#### Selected excerpt:
------------------------------------------------------------------------

Treasury on the spot over delayed release of Sh78bn to counties

Devolved units last received money in September and are struggling to fund operations

In Summary

• Treasury must transfer money to the operations account before requisitions are made to authorise release of funds.

• The 47 counties were allocated Sh378.1 billion – Sh316.5 billion for equitable share and Sh13.73 billion in conditional grants.

Council of Governors chairman Wycliff Oparanya and other governors during a briefing on the Ugatuzi Initiative.
CASH-STRAPPED: Council of Governors chairman Wycliff Oparanya and other governors during a briefing on the Ugatuzi Initiative.

The National Treasury is on the spot for delayed release of Sh78 billion to counties, a situation that has brought most of them to their knees.

The devolved units have not received disbursements for three months, disrupting services, including the fight against Covid-19.

Governors have warned that services in the counties could soon come to a halt if the Treasury continues to hold onto the funds.

A Senate committee has summoned 'Big Five' players in the devolution arena to discuss challenges, including the late disbursement of cash by the Treasury to counties that have affected budget executions.

The County Public Accounts and Investments Committee has invited Treasury CS Ukur Yatani, Controller of Budget Margaret Nyakango, Auditor General Nancy Gathungu, Council of Governors chairman Wycliffe Oparanya, EACC CEO Twalib Mbarak and Attorney General to the meeting on Friday.

Yesterday, CoB Nyakango disclosed that the counties have only received funds meant for two months since the beginning of this financial year.

Even so, the funds were released in September– nearly three months into the 2020-21 financial year.

This was caused by the prolonged delay in passing the enabling laws owing to the stand-off in the passage of the third basis for revenue sharing among counties by the Senate.

“It is actually true that they have not received the equitable share for September, October and November,” Nyakango said. She put the blame squarely on the Treasury’s doorstep.

“I authorise the release of what has been put in the county revenue fund. So they know who has not given them the money. It is definitely not CoB."

"Why would I sit on the money if it is in the accounts?” the CoB posed, turning the spotlight on the Treasury.

The Treasury has to transfer the money to the operations account before requisitions are made to her office to authorise the release of the funds.

------------------------------------------------------------------------

(Dataset entries)
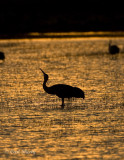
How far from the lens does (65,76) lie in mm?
26719

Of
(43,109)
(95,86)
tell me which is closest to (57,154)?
(43,109)

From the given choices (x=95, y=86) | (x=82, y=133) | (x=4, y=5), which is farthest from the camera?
(x=4, y=5)

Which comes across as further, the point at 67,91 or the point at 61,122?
the point at 67,91

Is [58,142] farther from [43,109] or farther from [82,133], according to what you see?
[43,109]

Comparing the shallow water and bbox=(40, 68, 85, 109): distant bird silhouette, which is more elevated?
bbox=(40, 68, 85, 109): distant bird silhouette

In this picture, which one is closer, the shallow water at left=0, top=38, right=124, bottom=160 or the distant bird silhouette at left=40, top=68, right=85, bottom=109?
the shallow water at left=0, top=38, right=124, bottom=160

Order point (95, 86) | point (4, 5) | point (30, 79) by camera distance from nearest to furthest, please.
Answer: point (95, 86)
point (30, 79)
point (4, 5)

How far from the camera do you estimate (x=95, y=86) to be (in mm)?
22406

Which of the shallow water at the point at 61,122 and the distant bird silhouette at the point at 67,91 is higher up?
the distant bird silhouette at the point at 67,91

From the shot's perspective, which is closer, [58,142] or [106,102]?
[58,142]

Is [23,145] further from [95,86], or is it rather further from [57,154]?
[95,86]

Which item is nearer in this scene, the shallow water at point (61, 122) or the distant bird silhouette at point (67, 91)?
the shallow water at point (61, 122)

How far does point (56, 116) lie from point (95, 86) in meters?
6.20

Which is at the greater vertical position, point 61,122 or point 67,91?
point 67,91
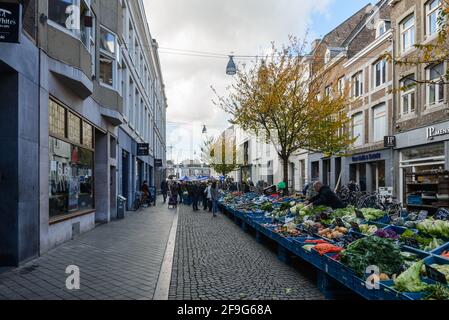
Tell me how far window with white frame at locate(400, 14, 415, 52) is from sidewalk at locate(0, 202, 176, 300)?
55.9 ft

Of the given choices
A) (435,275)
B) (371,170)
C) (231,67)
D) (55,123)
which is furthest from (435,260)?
(371,170)

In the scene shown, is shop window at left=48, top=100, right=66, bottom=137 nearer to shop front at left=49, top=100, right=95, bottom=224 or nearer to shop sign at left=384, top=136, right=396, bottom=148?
shop front at left=49, top=100, right=95, bottom=224

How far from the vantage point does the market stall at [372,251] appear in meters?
4.09

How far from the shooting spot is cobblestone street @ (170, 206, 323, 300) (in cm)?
590

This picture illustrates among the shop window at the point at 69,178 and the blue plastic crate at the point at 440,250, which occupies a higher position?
the shop window at the point at 69,178

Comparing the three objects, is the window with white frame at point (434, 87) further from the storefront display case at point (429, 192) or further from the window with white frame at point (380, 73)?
the window with white frame at point (380, 73)

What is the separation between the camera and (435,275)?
4.14 meters

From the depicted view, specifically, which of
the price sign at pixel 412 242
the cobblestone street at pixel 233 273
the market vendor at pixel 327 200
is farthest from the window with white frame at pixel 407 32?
the price sign at pixel 412 242

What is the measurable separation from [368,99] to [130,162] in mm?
14656

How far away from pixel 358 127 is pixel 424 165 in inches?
324

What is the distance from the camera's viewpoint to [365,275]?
178 inches

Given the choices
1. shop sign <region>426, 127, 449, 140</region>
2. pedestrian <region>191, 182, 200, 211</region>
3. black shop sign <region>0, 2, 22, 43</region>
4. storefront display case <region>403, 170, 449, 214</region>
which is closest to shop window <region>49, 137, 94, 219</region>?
black shop sign <region>0, 2, 22, 43</region>

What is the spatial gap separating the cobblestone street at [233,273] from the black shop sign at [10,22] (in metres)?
4.36

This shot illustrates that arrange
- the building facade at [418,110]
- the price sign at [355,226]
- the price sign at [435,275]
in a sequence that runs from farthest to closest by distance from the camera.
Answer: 1. the building facade at [418,110]
2. the price sign at [355,226]
3. the price sign at [435,275]
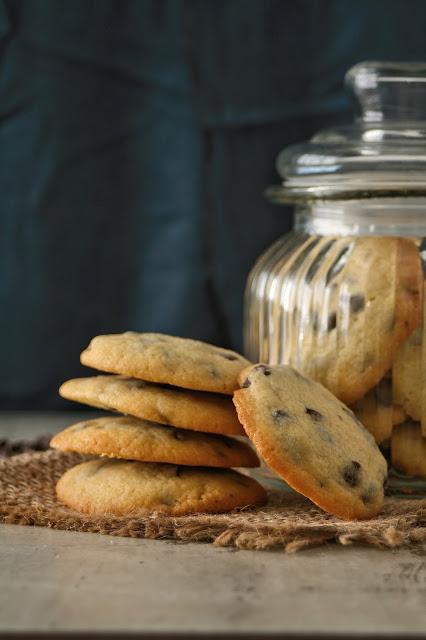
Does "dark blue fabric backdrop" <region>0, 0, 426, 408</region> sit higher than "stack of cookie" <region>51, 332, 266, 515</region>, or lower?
higher

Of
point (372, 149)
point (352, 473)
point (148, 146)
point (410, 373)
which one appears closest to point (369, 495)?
point (352, 473)

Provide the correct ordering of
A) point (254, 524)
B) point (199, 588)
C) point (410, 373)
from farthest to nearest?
point (410, 373) < point (254, 524) < point (199, 588)

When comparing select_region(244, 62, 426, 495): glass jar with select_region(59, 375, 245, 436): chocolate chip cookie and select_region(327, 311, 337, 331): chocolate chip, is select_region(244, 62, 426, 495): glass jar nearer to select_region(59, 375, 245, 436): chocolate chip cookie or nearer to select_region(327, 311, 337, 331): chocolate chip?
select_region(327, 311, 337, 331): chocolate chip

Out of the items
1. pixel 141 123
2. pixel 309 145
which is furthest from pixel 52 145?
pixel 309 145

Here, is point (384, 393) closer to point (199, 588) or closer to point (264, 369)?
point (264, 369)

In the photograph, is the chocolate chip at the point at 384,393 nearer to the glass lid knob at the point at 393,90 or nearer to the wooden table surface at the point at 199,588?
the wooden table surface at the point at 199,588

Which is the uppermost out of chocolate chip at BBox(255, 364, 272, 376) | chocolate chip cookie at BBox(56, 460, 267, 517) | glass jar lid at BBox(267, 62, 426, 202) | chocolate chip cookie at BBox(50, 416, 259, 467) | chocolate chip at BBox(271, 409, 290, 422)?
glass jar lid at BBox(267, 62, 426, 202)

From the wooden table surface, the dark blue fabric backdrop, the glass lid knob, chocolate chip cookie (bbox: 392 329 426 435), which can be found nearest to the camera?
the wooden table surface

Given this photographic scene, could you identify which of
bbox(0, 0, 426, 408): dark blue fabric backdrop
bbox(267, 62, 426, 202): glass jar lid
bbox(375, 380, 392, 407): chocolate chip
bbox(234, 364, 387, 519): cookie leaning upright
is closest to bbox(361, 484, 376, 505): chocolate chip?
bbox(234, 364, 387, 519): cookie leaning upright
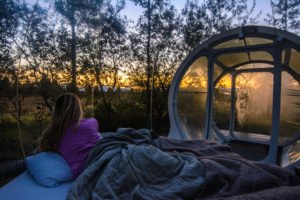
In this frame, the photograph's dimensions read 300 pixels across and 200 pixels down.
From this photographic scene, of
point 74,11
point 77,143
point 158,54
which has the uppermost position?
point 74,11

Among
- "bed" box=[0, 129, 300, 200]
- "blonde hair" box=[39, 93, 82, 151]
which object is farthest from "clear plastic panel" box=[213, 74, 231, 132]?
"blonde hair" box=[39, 93, 82, 151]

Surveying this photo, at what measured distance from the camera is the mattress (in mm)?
1513

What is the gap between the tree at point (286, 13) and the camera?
4.53 meters

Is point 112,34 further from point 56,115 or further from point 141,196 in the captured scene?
point 141,196

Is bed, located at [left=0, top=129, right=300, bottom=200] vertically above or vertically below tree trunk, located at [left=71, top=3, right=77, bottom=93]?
below

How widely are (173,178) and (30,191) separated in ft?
3.24

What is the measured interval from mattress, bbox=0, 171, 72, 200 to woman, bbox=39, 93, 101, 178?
0.30 metres

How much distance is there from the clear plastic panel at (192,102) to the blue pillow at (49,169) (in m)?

------------------------------------------------------------------------

#### Study questions:
a) In the article on delayed county funding, rewrite the passage starting with "Devolved units last" and going on through "in conditional grants.", replacing "counties" with "devolved units".
b) Answer these questions using the article on delayed county funding:
(i) What total amount were the 47 counties allocated?
(ii) Who is named as Controller of Budget?
(iii) For which months did the Controller of Budget say the counties had not received the equitable share?

#### Numbered responses:
a)
Devolved units last received money in September and are struggling to fund operations

In Summary

• Treasury must transfer money to the operations account before requisitions are made to authorise release of funds.

• The 47 devolved units were allocated Sh378.1 billion – Sh316.5 billion for equitable share and Sh13.73 billion in conditional grants.

b)
(i) Sh378.1 billion
(ii) Margaret Nyakango
(iii) September, October and November